THE ADVANCE TO THE RIVER SEINE 17th TO 31st AUGUST 1944
BASED ON EXTRACTS FROM THE REGIMENTAL WAR CHRONICLES OF THE OXFORDSHIRE & BUCKINGHAMSHIRE LIGHT INFANTRY VOL4 1944-1945 1
During the first fortnight in August it became apparent, owing to the situation on the main Allied front at Falaise, that the enemy would very likely pull out at short notice all along the line and retire towards the River Seine. The 52nd at this time was occupying the Le Mesnil position. Our patrols were particularly active and it was no surprise when, on the night of the 16th/ 17th August, A Company reported that enemy posts to our immediate front were no longer occupied and that our old friend Triangle Wood was clear. In accordance with a prearranged plan a general move forward was immediately made.

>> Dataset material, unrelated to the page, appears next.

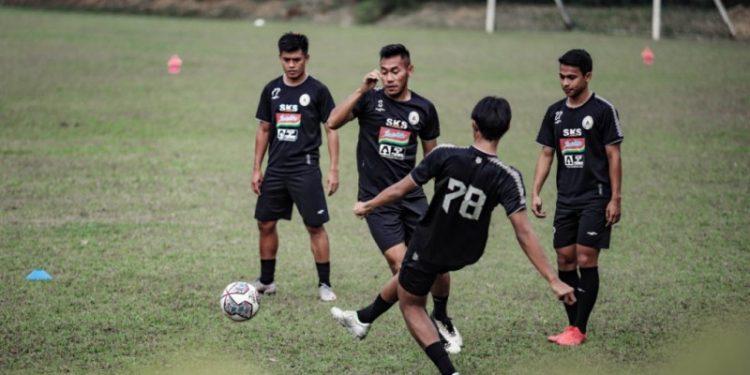 PSS perkuat motivasi pemain jelang laga perdana kontra Persija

C Company, which had moved that very night into the rest area, was pulled out and moved forward as advanced guard with orders to make good Varaville and then swing northwards to cut off enemy reported to be withdrawing in face of the 12th Devons in the Breville area. This move was carried out successfully with only minor opposition from machine-gun posts left behind to delay our advance, and sharp artillery and mortar concentrations on cross-roads on the line of our advance. No enemy came back into our ambush position. B Company met some opposition at the village of Descanneville, and A and D Companies were about to put in a two-company attack with artillery support when the enemy pulled out.
The night of the 17th/ 18th August found the Regiment with C and D Companies consolidated at Gonneville and Merville and with A and B Companies at Descanneville.
Regimental headquarters were established in the coastal battery position which had been attacked and silenced by the 9th Parachute Regiment on D Day. The wide area was cratered by R.A.F. bombs, but the concrete gun emplacements were intact despite direct hits from heavy bombs. The area of the battery was heavily mined and traces of the intricate wire defences were still evident. It was not until we visited the area that we realized the magnitude of the task set the attacking parachutists on D Day. The 52nd remained in the Merville area until the 20th August and it was here that we learned the plan for the continuation of the advance.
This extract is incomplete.